Brunschwig Graf Martine · Nationalrat · 2008-12-02
Brunschwig Graf Martine · Nationalrat · Genf · Freisinnig-demokratische Fraktion · 2008-12-02
Wortprotokoll
En préambule, je m'adresserai aux représentants du groupe socialiste pour leur dire qu'à la tribune peuvent monter des gens qui ne sont ni obtus ni bornés sans toutefois partager l'opinion que les représentants précités ont présentée à ladite tribune s'agissant de la position de la majorité de la commission. Je ne pense pas que la conviction à l'égard de l'aide publique au développement ait beaucoup à gagner à être frappée d'anathème ni au fait qu'il y ait une incapacité à entendre ce que l'autre partie a envie de dire.
En tant que représentante du groupe libéral-radical, je représente un groupe qui en matière de coopération au développement a toujours été attentif et engagé. Je peux dire qu'au sein de ce groupe et dans les discussions, la position par rapport aux crédits-cadres et aux amendements proposés n'a pas été sans autre, pour la simple et bonne raison que nous sommes partagés entre la nécessité de faire plus, ce qui fait partie de nos convictions, et la façon dont nous devons le faire, le timing avec lequel nous devons le faire et les circonstances dans lesquelles nous devons le faire. Les circonstances dont je parle ici ne sont pas les questions liées à la crise financière, mais il s'agit de la nécessité d'avoir, en matière d'aide publique au développement et au niveau du gouvernement, une politique, une gouvernance et une vision stratégique transparentes et claires.
Depuis que le Conseil des Etats a voté l'amendement qui prévoit 0,5 pour cent, j'ai rencontré les représentants d'un certain nombre d'institutions qui, tous, sont persuadés, parce qu'ils sont actifs sur le terrain, efficaces et engagés, de voir forcément arriver une partie de cette manne que l'on fait miroiter avec le 0,5 pour cent, ces fameux 800 millions de francs qui peuvent "évoluer".

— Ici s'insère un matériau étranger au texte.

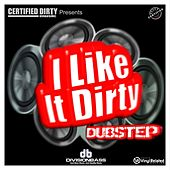 Certified Dirty - I Like It Dirty Dubstep by Various Artists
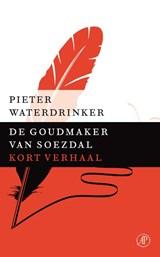 De goudmaker van Soezdal | Pieter Waterdrinker |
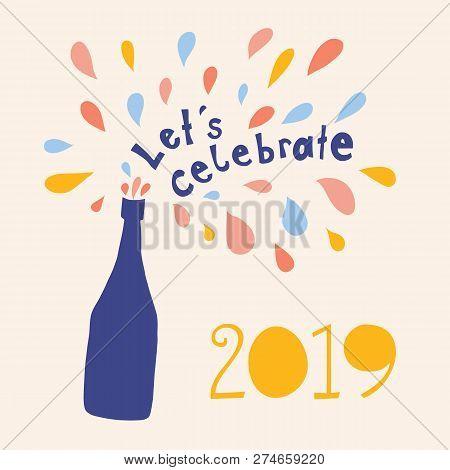 Let Us Celebrate 2019 Vector Illustration. Lets Celebrate Lettering And Champagne Bottle With Colorf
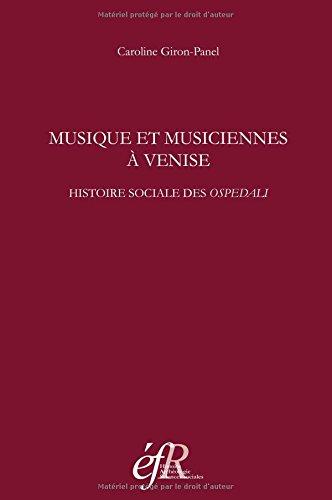 9782728309931: Musique et musiciennes à Venise : Histoire sociale des ospedali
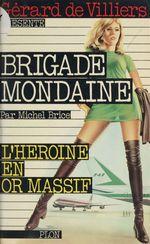 Brigade mondaine t.6 ; l'héroïne en or massif  - Michel Brice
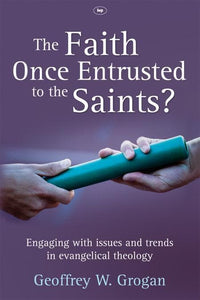 9781844744787-Faith Once Entrusted to the Saints, The: Engaging With Issues and Trends in Evangelical Theology-Grogan, Geoffrey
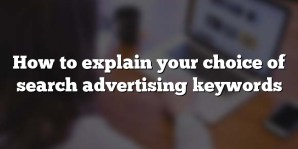 How to explain your choice of search advertising keywords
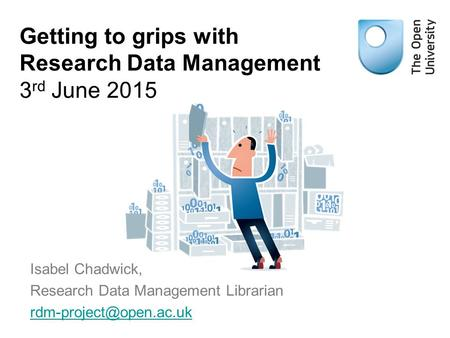 Getting to grips with Research Data Management 3 rd June 2015 Isabel Chadwick, Research Data Management Librarian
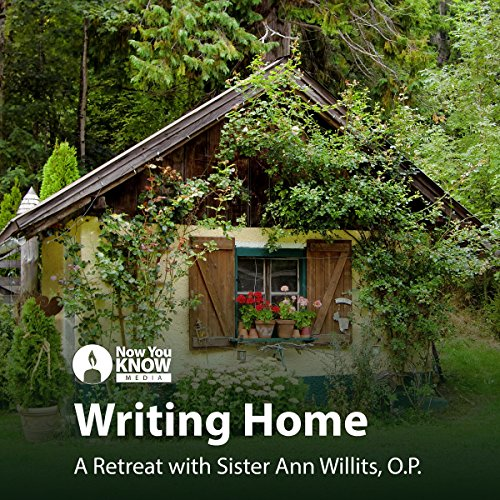 Writing Home: A Retreat with Sr. Ann Willits, O.P. copertina
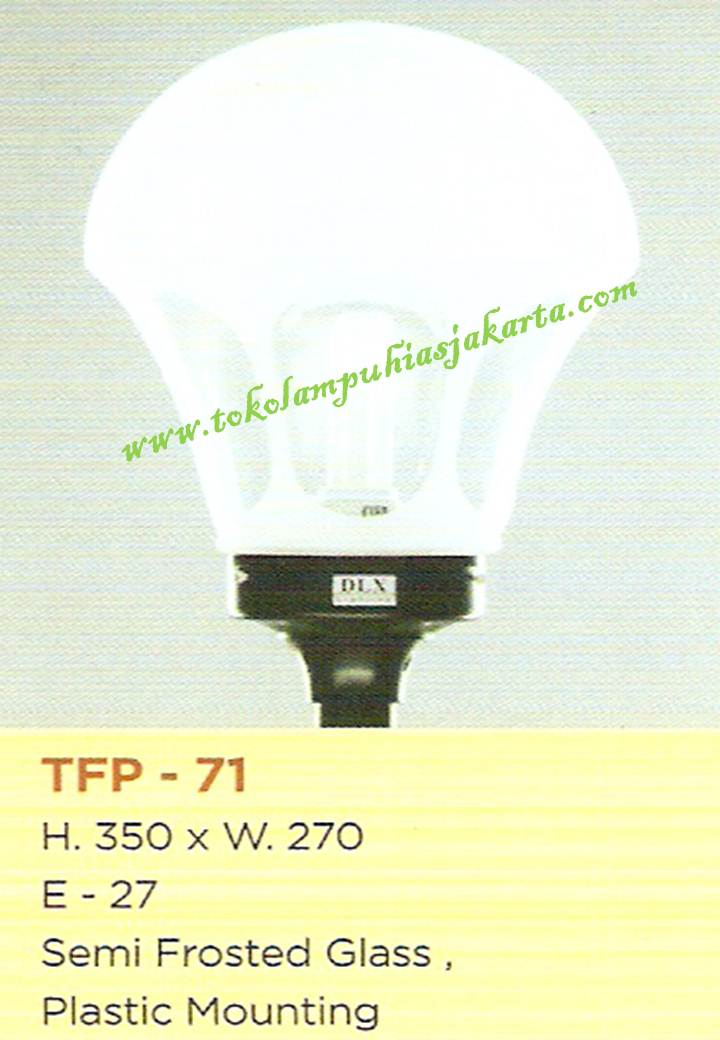 Lampu Taman TFP-71 Semi Frosted Glass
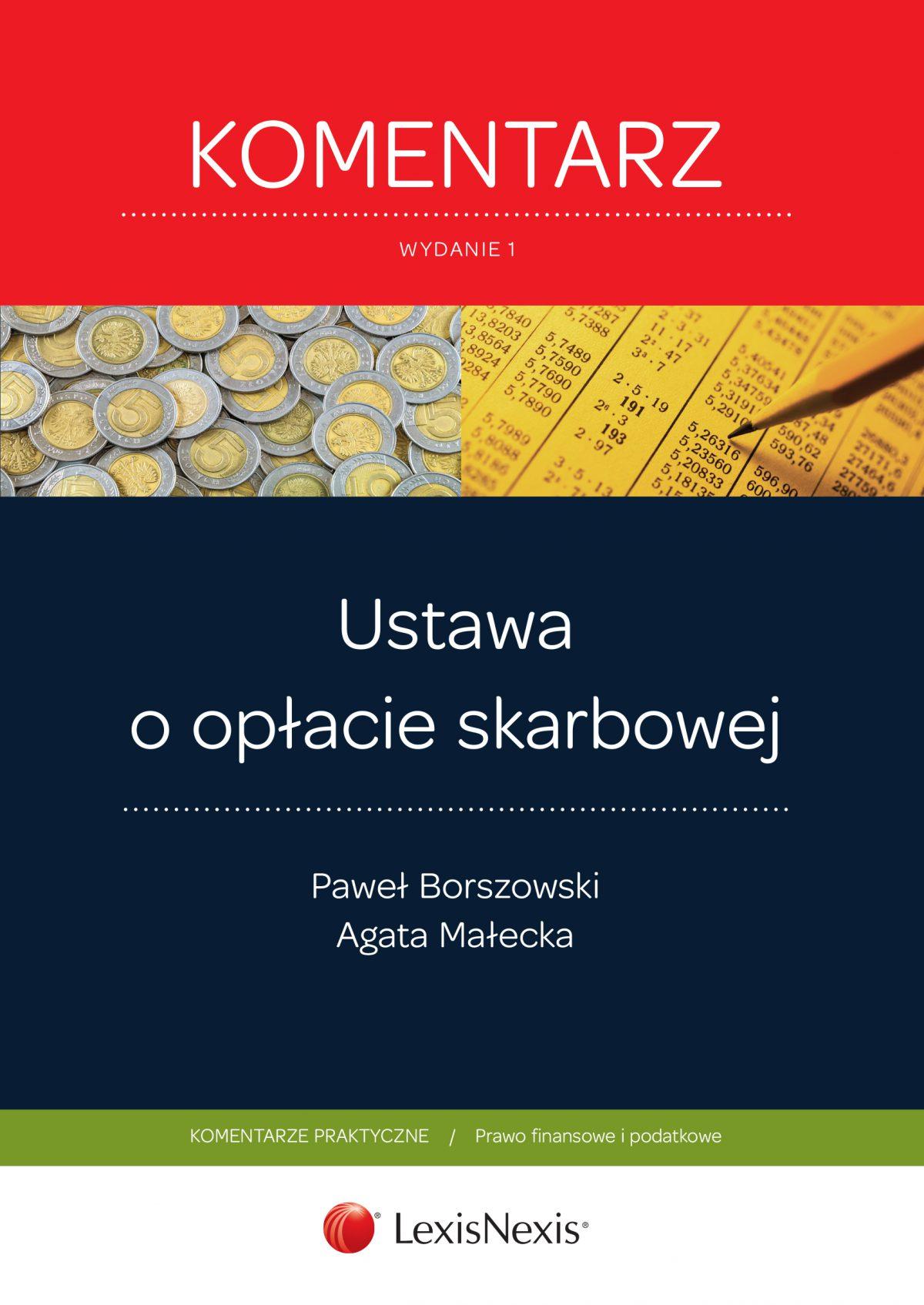 Ustawa o opłacie skarbowej. Komentarz. Wydanie 1 - Ebook (Książka EPUB) do pobrania w formacie EPUB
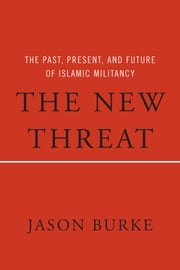 The New Threat - The Past, Present, and Future of Islamic Militancy ebook by Jason Burke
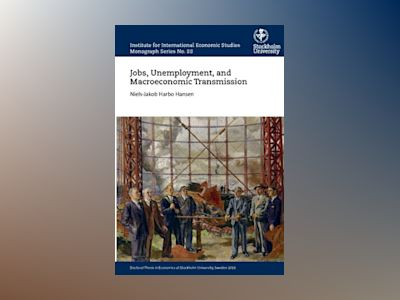 Jobs, unemployment, and macroeconomic transmission av Niels-Jakob Harbo Hansen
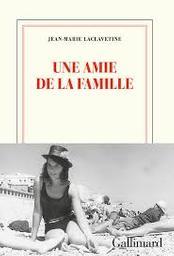 Une amie de la famille / Jean-marie laclavetine | Laclavetine, Jean-Marie. Auteur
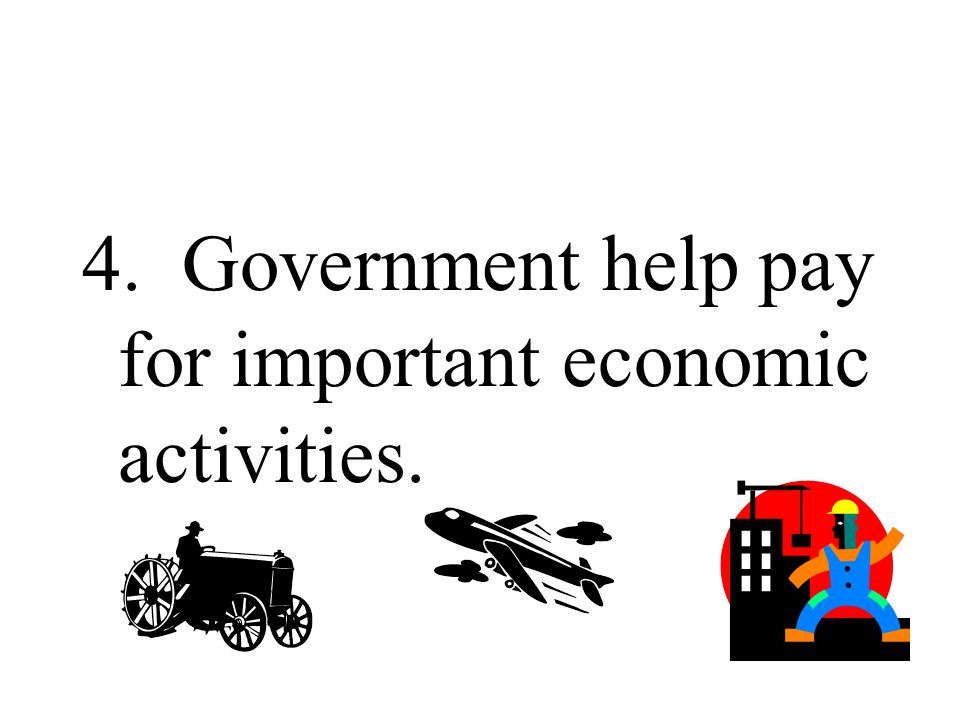 4. Government help pay for important economic activities.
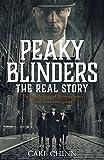 Peaky Blinders: The Real Story: The true history of Birmingham's most notorious gangs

Ce n'est pas une bonne façon d'améliorer la situation. Ce n'est pas une bonne façon de faire en sorte que nous atteignions nos objectifs. Les Objectifs du Millénaire sont non seulement chiffrés, mais ils prévoient des obligations en termes de résultats. Ils concernent la formation, la santé, des conditions de vie minimales. Ils touchent à énormément de questions liées à l'humain et pas simplement aux pourcentages.
L'un des problèmes de ce débat, c'est qu'aujourd'hui nous demandons au Conseil fédéral de nous présenter un nouveau message dont les indications sont pour le moins floues, sauf sur un point: celui qui est traité à l'article 2bis, où, d'ores et déjà, une majorité d'entre vous s'est prononcée en faveur d'un plafonnement de l'aide multilatérale à 40 pour cent du montant total du crédit de programme, sans se poser la question de savoir si cette limitation n'est pas aussi un frein à la mise en oeuvre de projets plus importants.
L'aide multilatérale n'est pas le diable, pas plus que l'aide bilatérale n'est la panacée, et c'est la raison pour laquelle toute cette discussion est un peu biaisée. C'est la raison pour laquelle le groupe radical-libéral est engagé dans l'aide publique au développement et se prononcera sans états d'âme en faveur des crédits. Il suivra les minorités. Mais je dis aussi que si le gouvernement voit la nécessité d'une intervention ciblée dans un domaine visible et indispensable, le groupe radical-libéral ne restera pas sourd à une telle demande. Toutefois, il n'agira certainement pas à l'aveugle, parce que l'idéologie était extrêmement présente chez tous ceux qui ont soutenu le plafonnement à 40 pour cent.
Je pense que nous pouvons, dans la sérénité, voter le crédit-cadre et attendre du gouvernement d'autres propositions, sans être des "idéologues du 0,5 pour cent".